I came across this code while debugging past the main() function. I thought this might be a new piece of code in CRT source that comes with VS2008 only to be proven wrong when searching through the CRT source that comes with all versions of Visual Studio starting from VS2002. Another interesting discovery (at least for me) is that similar code is in various CRT source files.

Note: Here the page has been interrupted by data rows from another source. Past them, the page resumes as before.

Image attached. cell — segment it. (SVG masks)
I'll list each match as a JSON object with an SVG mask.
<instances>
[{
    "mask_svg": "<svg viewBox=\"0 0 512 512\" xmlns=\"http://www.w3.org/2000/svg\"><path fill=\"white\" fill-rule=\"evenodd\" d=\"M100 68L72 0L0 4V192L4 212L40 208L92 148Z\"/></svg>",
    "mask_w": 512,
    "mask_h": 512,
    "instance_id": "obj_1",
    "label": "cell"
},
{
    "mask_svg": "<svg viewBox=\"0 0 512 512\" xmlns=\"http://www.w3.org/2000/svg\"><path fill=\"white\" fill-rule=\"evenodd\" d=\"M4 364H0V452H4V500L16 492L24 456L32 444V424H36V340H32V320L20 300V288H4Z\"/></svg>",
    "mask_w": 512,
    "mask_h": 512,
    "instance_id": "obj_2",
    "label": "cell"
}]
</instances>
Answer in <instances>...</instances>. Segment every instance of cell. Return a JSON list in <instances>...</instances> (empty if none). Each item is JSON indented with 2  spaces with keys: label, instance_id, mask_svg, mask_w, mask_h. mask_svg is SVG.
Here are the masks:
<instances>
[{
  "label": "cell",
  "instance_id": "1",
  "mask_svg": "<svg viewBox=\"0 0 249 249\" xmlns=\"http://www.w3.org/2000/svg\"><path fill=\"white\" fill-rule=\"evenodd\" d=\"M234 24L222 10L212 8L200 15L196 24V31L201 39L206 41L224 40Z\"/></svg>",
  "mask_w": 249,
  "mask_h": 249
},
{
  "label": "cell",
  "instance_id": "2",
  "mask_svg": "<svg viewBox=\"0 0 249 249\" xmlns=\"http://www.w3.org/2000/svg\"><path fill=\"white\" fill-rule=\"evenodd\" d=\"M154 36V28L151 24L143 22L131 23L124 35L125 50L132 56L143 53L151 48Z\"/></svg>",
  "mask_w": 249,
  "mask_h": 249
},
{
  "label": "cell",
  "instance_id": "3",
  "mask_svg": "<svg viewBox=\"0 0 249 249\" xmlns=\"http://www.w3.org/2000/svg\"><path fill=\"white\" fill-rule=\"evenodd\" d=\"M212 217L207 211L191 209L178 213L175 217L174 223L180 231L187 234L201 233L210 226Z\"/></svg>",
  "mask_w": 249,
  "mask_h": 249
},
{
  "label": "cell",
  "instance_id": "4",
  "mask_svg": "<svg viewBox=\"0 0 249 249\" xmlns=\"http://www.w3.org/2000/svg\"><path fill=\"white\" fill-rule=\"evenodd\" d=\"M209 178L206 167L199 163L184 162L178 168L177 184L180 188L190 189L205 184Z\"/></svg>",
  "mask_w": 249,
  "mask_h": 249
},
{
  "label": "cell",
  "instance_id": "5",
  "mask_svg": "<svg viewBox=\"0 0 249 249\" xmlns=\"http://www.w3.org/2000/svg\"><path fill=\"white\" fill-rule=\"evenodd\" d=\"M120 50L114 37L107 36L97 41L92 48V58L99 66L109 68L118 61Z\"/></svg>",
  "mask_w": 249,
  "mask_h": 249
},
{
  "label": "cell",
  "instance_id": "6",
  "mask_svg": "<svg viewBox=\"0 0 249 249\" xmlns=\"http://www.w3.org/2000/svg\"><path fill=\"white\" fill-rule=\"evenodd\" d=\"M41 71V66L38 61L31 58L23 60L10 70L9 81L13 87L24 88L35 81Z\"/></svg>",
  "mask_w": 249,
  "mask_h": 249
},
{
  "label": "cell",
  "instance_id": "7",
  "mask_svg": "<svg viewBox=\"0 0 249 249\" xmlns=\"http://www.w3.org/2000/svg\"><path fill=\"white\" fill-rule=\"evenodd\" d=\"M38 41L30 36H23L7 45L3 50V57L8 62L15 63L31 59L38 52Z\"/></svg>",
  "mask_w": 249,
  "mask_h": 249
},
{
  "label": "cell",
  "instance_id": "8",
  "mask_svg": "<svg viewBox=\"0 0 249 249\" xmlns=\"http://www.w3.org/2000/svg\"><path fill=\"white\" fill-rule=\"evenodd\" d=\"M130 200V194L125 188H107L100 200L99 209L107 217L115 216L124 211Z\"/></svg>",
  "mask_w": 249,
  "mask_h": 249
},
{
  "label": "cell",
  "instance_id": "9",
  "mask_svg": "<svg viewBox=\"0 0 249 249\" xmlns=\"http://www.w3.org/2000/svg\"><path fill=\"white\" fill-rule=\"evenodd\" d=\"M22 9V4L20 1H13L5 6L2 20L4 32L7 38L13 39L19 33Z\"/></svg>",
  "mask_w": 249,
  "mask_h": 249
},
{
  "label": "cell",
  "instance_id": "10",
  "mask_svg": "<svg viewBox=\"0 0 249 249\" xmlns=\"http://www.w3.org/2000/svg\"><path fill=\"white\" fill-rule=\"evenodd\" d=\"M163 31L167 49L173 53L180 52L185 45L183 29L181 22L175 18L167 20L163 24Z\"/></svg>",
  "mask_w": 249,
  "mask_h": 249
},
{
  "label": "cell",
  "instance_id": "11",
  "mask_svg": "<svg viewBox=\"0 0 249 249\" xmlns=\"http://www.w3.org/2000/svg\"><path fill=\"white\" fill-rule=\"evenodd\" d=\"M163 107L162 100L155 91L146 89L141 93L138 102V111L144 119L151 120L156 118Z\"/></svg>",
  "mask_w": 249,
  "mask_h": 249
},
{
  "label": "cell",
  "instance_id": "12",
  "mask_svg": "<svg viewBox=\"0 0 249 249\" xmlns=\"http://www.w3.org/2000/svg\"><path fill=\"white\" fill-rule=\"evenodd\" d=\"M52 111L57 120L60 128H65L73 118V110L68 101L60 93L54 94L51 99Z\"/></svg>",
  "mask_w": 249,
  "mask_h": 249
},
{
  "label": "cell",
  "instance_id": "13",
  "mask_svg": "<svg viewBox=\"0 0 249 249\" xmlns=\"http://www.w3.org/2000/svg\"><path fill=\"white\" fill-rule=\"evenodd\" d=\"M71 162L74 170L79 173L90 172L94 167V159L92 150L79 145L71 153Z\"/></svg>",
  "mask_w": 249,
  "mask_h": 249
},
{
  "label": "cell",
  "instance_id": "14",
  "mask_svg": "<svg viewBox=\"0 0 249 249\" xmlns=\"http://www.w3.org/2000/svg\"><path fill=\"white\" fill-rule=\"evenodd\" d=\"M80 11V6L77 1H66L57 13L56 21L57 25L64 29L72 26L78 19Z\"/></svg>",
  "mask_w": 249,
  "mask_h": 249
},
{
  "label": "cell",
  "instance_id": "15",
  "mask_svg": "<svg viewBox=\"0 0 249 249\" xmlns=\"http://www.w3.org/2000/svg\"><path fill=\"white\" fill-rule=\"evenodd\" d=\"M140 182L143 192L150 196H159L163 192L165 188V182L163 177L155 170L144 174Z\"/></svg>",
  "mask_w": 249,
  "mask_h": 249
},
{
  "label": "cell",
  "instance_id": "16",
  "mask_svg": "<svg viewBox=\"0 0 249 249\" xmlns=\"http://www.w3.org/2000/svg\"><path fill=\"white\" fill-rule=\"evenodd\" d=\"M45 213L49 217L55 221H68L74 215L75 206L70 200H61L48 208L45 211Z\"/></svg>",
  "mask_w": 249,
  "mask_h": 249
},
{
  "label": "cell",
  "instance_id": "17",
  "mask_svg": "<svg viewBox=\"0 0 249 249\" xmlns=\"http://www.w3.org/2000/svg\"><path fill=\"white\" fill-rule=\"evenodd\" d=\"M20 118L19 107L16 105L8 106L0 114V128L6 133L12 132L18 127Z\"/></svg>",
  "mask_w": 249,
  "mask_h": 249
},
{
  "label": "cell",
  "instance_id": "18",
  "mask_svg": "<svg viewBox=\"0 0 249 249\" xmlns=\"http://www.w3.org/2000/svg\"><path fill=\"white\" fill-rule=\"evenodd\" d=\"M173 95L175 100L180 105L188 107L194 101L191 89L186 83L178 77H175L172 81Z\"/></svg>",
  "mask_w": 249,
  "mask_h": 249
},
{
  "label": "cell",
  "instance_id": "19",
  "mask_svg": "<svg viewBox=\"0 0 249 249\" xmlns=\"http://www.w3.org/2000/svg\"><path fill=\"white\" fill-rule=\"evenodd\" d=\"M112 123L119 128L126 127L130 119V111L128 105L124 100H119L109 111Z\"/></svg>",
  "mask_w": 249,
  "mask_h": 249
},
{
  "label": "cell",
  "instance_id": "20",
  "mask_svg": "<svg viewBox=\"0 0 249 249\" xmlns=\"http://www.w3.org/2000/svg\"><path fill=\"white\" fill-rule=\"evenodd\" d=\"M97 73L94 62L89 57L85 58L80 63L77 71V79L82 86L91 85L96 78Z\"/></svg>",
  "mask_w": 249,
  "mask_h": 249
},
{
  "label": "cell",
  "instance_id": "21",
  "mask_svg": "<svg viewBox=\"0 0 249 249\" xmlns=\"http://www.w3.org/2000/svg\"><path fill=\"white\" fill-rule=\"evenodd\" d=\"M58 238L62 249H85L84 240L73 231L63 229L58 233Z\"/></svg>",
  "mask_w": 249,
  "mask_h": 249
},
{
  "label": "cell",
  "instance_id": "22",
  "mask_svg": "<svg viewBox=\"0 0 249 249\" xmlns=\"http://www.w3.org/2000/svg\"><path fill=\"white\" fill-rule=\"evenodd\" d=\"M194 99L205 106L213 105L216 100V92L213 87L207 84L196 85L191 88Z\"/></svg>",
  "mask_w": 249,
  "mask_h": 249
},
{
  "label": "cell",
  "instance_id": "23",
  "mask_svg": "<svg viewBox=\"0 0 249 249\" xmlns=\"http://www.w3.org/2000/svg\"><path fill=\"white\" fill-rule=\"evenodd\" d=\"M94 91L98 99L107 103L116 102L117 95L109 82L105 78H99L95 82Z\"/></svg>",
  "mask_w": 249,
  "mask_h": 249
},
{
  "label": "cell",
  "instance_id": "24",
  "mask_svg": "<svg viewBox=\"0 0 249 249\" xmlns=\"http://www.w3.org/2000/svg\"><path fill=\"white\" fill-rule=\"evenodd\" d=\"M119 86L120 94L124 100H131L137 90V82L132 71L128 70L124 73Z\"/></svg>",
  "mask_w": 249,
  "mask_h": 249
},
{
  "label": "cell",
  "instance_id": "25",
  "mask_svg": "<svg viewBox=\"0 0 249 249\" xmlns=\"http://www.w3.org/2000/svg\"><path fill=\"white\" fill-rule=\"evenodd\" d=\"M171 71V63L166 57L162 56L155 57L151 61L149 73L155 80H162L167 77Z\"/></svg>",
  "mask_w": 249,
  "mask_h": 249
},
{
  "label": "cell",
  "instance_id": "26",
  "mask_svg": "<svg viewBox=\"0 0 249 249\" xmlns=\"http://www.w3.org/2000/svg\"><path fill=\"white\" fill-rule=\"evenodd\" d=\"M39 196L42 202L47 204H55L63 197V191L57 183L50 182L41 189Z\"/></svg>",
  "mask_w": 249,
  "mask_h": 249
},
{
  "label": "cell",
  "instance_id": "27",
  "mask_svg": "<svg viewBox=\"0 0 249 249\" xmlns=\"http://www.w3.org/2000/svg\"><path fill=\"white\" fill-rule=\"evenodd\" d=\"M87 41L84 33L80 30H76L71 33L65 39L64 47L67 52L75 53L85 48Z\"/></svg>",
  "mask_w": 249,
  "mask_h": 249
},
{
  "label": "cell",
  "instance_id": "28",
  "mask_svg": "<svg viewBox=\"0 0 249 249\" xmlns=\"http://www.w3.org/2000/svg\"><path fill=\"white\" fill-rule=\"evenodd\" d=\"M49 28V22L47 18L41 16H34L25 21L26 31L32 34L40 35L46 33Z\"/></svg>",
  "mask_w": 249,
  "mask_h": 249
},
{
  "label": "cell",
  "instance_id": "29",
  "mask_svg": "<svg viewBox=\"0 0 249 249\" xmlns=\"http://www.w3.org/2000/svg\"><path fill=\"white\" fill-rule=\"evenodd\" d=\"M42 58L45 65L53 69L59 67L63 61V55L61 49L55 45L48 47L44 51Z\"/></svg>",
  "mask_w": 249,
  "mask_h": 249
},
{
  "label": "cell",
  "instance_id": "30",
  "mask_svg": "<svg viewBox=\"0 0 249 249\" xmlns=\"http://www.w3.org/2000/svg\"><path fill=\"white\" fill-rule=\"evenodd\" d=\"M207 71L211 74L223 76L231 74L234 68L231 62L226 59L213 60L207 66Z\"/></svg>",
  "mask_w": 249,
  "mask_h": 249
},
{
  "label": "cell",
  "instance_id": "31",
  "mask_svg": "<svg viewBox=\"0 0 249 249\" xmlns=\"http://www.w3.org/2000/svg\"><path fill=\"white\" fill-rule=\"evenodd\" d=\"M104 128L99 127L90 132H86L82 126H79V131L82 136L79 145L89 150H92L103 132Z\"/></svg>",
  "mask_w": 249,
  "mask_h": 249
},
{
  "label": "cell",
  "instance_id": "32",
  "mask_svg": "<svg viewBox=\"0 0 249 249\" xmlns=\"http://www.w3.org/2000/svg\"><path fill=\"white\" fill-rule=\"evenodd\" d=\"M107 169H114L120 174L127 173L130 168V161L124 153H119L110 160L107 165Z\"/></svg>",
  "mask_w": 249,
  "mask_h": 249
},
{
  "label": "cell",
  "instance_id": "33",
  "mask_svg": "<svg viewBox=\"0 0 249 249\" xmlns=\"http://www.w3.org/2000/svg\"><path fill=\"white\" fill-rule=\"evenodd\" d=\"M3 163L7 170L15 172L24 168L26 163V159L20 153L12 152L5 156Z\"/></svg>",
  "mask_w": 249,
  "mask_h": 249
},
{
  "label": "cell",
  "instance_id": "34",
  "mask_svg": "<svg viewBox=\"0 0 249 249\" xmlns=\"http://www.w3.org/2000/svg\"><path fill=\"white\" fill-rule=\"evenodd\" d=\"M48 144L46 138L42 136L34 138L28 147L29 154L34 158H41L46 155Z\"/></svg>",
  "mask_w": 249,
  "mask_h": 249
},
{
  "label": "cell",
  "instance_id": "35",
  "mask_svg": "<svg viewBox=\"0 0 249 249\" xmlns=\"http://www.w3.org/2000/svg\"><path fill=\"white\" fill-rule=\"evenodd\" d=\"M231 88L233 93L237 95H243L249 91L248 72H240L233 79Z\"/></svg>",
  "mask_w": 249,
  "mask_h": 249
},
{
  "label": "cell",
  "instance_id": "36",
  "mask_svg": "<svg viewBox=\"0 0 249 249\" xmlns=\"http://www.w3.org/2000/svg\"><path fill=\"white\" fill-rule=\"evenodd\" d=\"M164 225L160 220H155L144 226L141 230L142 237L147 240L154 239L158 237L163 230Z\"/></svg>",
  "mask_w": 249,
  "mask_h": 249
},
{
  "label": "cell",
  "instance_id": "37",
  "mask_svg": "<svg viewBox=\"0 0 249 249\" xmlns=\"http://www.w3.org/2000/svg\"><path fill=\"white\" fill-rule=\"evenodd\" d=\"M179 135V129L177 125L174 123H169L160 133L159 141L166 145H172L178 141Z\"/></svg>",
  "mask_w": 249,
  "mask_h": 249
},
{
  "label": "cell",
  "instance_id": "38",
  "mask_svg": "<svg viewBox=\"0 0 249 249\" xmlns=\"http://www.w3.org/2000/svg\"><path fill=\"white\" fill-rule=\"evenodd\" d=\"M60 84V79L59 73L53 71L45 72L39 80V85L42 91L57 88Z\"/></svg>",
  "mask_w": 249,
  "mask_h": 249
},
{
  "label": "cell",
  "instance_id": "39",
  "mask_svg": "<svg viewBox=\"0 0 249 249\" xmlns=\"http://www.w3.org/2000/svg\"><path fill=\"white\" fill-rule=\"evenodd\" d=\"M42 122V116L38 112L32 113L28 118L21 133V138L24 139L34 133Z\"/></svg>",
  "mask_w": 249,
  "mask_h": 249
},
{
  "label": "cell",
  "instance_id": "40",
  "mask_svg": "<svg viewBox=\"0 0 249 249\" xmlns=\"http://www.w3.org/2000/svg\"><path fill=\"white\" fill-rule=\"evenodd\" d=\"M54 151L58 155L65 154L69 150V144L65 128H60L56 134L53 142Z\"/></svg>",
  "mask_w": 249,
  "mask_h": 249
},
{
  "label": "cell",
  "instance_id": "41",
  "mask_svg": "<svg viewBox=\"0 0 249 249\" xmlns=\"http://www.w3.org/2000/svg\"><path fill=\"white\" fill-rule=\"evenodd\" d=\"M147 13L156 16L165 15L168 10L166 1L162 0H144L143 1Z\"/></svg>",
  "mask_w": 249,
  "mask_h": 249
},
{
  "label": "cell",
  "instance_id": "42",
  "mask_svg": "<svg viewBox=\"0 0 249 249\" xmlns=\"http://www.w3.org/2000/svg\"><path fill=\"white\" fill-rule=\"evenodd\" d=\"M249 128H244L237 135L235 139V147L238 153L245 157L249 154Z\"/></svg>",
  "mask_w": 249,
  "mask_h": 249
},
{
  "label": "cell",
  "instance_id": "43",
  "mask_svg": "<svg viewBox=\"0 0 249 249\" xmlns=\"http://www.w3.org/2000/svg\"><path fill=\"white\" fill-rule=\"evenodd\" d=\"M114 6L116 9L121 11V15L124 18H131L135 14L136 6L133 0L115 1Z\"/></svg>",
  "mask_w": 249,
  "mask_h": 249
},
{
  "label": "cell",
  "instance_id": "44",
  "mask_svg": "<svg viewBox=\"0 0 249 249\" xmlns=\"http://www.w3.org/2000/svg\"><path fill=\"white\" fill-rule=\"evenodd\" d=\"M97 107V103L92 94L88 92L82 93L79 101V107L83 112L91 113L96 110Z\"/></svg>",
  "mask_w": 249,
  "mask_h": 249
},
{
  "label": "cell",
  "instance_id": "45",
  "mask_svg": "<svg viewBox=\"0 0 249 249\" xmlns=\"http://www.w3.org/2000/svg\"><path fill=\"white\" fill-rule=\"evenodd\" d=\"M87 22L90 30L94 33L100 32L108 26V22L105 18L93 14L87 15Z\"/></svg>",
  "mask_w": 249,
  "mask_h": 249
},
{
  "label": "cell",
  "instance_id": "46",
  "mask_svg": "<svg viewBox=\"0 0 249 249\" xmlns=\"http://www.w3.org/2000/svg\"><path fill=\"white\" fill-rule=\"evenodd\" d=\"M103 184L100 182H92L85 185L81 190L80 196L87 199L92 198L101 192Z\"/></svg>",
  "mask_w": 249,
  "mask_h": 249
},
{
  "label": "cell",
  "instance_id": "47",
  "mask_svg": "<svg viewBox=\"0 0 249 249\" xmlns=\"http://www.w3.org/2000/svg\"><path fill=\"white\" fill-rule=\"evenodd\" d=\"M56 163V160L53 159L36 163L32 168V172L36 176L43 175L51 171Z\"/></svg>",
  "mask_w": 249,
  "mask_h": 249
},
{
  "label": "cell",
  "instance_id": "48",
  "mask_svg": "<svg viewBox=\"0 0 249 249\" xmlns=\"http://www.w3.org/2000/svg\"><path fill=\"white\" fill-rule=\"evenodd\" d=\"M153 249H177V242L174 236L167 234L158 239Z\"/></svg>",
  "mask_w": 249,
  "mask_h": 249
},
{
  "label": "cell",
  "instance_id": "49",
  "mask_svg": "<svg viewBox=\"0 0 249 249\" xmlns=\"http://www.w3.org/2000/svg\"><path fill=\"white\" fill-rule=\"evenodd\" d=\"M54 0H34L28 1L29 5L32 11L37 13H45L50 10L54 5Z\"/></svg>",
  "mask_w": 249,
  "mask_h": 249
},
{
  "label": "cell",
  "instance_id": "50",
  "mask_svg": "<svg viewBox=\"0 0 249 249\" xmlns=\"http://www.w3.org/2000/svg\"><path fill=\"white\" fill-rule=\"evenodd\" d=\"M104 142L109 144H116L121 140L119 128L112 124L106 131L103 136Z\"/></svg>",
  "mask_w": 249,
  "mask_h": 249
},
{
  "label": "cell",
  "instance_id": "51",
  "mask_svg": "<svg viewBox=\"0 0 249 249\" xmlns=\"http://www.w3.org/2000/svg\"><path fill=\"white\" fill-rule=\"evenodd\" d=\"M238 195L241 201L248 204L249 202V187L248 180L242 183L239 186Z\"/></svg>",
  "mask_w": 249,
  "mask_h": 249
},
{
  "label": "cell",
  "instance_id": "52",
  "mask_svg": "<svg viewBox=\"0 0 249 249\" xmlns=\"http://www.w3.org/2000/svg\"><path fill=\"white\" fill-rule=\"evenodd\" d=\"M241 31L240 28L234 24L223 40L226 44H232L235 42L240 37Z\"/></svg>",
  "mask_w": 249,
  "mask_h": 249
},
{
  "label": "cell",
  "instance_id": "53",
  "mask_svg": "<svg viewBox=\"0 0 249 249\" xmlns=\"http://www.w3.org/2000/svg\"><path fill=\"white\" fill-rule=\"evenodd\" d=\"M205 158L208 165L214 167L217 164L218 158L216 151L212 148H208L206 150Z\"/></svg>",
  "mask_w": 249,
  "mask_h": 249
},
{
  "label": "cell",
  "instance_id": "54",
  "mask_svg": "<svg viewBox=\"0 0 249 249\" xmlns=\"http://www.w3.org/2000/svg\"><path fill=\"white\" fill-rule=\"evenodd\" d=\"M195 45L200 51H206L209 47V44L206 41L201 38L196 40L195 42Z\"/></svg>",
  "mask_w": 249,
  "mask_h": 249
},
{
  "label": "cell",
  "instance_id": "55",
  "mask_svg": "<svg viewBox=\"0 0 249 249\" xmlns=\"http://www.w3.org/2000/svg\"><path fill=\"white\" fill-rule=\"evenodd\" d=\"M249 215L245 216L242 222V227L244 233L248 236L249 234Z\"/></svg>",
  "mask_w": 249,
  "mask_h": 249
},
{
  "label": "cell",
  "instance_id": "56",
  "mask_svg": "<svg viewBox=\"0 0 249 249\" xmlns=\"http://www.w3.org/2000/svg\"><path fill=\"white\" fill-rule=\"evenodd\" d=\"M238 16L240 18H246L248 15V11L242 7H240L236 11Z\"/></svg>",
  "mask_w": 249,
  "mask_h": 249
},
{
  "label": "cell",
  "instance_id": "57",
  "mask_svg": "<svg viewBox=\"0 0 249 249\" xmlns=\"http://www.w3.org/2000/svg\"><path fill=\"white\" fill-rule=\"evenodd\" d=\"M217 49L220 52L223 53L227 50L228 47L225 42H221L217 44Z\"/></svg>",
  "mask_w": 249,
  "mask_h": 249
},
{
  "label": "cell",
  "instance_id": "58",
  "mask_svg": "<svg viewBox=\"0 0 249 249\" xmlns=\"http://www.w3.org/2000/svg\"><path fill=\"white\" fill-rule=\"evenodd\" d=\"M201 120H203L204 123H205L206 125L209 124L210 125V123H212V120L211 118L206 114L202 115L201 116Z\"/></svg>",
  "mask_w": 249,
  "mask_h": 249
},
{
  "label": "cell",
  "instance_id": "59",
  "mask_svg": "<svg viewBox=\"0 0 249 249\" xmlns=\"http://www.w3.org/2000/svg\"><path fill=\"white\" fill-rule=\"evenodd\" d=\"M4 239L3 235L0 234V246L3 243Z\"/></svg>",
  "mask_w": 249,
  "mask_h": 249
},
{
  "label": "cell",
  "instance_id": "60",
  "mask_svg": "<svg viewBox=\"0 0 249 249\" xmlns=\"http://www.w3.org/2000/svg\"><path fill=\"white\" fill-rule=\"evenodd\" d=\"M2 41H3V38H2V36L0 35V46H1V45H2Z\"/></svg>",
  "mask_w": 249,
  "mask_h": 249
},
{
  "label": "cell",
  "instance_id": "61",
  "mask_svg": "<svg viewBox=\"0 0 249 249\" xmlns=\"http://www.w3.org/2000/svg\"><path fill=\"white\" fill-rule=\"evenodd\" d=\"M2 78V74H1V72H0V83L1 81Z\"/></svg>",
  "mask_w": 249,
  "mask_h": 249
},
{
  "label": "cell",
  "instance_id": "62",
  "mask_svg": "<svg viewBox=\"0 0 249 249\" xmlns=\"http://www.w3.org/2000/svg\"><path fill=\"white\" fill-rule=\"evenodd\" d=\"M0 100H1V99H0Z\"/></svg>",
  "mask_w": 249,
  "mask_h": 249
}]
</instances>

In VS2008 CRT source the files crt0dat.c, crt0.c and crtexe.c contain check_managed_app function in Win32 CRT and crt0dat.c in WinCE CRT. In VS2005 the same function is in crt0.c, crt0dat.c and crtexe.c. In VS2003 and VS2002 it is in crt0.c and crtexe.c. There are other gems of code in CRT source waiting to be discovered!